▶ EXERCISE: Repeat the records verbatim and leave the pictures out of your copy.

▶ GIVEN DATA:
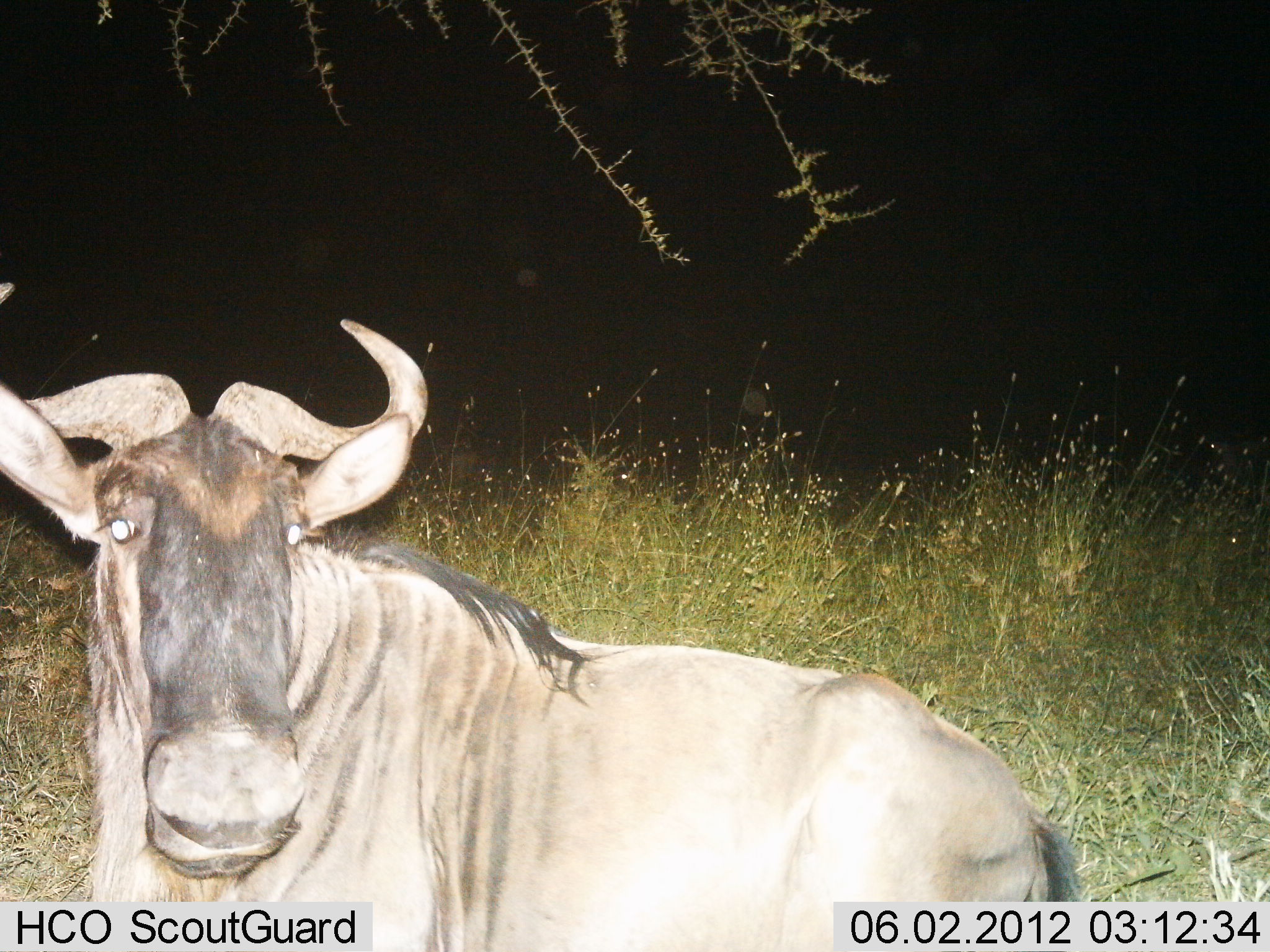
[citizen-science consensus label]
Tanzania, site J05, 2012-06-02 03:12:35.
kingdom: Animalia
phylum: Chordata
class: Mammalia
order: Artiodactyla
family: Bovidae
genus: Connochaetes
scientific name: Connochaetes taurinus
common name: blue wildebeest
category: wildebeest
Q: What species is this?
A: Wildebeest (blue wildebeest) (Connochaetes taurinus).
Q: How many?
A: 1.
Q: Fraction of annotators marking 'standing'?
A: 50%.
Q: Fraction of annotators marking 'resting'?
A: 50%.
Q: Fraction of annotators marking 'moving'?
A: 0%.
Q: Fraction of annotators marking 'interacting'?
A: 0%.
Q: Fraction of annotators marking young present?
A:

▶ ANSWER SPACE:
[citizen-science consensus label]
Tanzania, site J05, 2012-06-02 03:12:35.
kingdom: Animalia
phylum: Chordata
class: Mammalia
order: Artiodactyla
family: Bovidae
genus: Connochaetes
scientific name: Connochaetes taurinus
common name: blue wildebeest
category: wildebeest
Q: What species is this?
A: Wildebeest (blue wildebeest) (Connochaetes taurinus).
Q: How many?
A: 1.
Q: Fraction of annotators marking 'standing'?
A: 50%.
Q: Fraction of annotators marking 'resting'?
A: 50%.
Q: Fraction of annotators marking 'moving'?
A: 0%.
Q: Fraction of annotators marking 'interacting'?
A: 0%.
Q: Fraction of annotators marking young present?
A:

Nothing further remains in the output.